Yaklaşan kutsal Ramazan ayı öncesinde YESAM’da ‘Nerede o eski Ramazanlar’ başlıklı bir sunum gerçekleştiren gazeteci ve mutfak araştırmacısı Nedim Atilla, İstanbul ve Anadolu’dan eski Ramazan geleneklerini anlattı…
Nedim Atilla özetle şu bilgileri verdi:
“Ramazan ayı İslam dünyası için en kıymetli aydır. Ramazan İslam dünyası için 14 yüzyıldır heyecan demektir. Hazırlıkları, ritüelleri, iftar gelenekleri, eğlenceleri ve en sonunda coşkuyla karşılanan bayramıyla, yüzyıllar içinde gelişerek kendine ait mistik bir dünya oluşturmuştur. Eski gazete yazılarını karıştırdığımda görüyorum ki, bugünün görmüş geçirmiş insanlarının dediği gibi, o zamanlar da sık tekrarlanan bir serzenişmiş, “Ah nerede o eski Ramazanlar?..” demek.
‘Rüyet-i Hilal’i, yani yeni ‘ay’ı ilk gören müftüye koşturur; bunu bir mizansen içinde şahitlerle ispat eder; ardından camilerin ışıklandırılmasıyla ve dahi davullar çalınarak Ramazan ilan edilirmiş. Yeni hilalin görünüp görünmemesine göre Şaban ayı bazen 28 bazen de 29 gün sürer; Ramazan da buna göre bir gün uzar ya da kısalırmış. Bundan sonra iş ‘muvakkıthaneler’inmiş. İftar ve imsak vakitlerinin belirlenip camilere ilanı ile Ramazan düzeninin sağlanması için…

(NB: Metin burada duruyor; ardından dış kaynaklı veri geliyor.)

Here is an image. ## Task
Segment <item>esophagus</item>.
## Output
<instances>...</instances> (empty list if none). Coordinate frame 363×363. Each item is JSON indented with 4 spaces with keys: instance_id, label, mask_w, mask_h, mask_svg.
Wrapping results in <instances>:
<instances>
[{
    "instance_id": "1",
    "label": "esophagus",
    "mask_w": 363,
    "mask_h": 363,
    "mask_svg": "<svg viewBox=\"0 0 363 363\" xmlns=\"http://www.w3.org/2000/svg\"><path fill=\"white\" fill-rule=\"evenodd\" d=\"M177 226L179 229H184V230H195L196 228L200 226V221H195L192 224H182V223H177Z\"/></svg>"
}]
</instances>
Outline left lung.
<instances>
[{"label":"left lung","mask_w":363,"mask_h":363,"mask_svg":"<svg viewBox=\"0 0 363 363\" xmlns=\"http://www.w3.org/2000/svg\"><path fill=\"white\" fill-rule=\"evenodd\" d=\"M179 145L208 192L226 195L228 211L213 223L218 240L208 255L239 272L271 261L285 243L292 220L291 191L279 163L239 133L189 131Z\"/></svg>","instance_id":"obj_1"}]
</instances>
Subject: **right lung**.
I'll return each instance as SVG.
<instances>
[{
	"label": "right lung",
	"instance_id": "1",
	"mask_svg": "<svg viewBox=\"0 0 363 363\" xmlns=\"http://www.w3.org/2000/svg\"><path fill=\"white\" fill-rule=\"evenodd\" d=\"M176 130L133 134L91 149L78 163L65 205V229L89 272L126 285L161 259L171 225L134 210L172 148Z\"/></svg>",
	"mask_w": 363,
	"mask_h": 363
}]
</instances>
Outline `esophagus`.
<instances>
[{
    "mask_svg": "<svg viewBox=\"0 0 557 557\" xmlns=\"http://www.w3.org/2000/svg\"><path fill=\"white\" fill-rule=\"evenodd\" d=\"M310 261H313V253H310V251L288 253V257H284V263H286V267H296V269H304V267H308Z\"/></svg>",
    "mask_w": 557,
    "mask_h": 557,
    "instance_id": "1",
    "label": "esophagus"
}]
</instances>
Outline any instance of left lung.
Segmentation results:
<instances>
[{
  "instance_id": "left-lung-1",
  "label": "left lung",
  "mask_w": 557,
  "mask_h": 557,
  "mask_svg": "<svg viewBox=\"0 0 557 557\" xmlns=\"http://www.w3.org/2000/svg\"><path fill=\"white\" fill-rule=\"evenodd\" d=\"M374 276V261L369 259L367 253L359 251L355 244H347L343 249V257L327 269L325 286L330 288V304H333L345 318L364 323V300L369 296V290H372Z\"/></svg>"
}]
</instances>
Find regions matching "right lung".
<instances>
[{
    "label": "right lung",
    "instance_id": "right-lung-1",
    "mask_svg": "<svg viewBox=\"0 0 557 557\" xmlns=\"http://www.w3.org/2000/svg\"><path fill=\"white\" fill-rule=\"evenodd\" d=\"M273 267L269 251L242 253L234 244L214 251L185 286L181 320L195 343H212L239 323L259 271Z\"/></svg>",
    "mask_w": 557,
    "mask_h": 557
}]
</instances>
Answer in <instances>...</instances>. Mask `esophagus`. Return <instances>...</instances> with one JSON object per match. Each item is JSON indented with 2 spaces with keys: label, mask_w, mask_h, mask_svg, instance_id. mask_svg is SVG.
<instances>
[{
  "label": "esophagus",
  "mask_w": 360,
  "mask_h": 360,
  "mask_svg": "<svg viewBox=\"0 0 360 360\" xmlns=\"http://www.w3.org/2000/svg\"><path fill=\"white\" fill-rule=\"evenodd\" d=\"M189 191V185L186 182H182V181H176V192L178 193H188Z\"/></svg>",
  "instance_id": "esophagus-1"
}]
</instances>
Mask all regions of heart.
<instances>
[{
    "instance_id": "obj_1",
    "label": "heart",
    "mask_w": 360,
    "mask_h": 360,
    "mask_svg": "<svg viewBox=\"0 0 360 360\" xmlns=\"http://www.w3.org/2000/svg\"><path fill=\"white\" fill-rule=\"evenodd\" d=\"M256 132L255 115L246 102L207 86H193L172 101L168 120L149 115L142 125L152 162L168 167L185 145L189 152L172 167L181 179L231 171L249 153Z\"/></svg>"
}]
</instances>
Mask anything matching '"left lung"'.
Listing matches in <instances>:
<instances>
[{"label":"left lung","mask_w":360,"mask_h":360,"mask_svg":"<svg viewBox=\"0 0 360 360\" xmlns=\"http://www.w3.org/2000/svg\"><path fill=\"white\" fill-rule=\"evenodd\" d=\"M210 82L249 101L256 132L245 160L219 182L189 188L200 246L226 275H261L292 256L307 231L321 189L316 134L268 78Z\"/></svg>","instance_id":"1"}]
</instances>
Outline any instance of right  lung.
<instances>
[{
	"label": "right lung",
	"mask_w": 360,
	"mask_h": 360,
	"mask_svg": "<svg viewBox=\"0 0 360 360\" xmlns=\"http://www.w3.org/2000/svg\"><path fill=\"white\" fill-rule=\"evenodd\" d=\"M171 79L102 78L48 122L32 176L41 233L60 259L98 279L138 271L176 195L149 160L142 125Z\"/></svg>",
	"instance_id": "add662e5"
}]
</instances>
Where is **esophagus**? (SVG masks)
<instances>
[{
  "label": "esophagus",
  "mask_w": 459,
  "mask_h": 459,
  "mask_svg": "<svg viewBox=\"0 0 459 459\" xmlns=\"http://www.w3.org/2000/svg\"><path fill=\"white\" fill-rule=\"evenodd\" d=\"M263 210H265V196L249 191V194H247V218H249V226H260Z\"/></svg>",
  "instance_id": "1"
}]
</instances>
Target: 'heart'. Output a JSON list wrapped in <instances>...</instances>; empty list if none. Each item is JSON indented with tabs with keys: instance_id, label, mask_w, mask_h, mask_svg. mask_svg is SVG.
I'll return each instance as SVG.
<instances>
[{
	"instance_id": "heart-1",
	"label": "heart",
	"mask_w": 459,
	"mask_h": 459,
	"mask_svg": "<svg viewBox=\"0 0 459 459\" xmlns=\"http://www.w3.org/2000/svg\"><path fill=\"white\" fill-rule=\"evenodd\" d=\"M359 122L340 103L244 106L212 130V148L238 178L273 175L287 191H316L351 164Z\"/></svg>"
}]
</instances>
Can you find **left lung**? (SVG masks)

Ramazan ayı boyunca büyük kentlerin çarşıları, tahmin edeceğiniz gibi, her zamankinden kalabalık, renkli ve hareketli olurmuş. Ana cadde üzerindeki baklavacı, helvacı, tel kadayıfçı ve muhallebiciler en yoğun günlerini yaşarmış. Evlerde de Ramazan hazırlığının en önemli parçası yufka açıp hazırlamakmış. Bu işleri beceren kadınların, yani ‘profesyonel yufka açıcılar’ın yevmiyeleri de Ramazan yaklaştıkça yükselirmiş. Bu hünerli hanımlar evlere davet edilir, ev ahalisinin de katılımıyla hamurlar tutulur, açılan yufkalar sac üzerinde gevretildikten sonra serin odalarda üst üste saklanırmış.
Aşçı dükkânları da kendilerine göre hazırlıklar yaparlar, mönülerine iftar için yeni yemekler ilave ederlermiş. İftardan çok önce taze yemekler hazırlayan bu lokantalar sahura kadar da açık kalırmış. Daha sonra dükkânlarını temizleyip yatarlar, öğle namazı saatinde uyanıp yeni iftarın hazırlıklarına başlarlarmış. Her zaman olduğu gibi, o zaman da lokanta erbabının işi oldukça meşakkatliymiş; özellikle de Ramazan aylarında…”
Ramazan gelenekleri ile dolu bir seminerden sonra katılımcılar, geleneksel Ramazan lezzetlerinden tatma şansı buldular.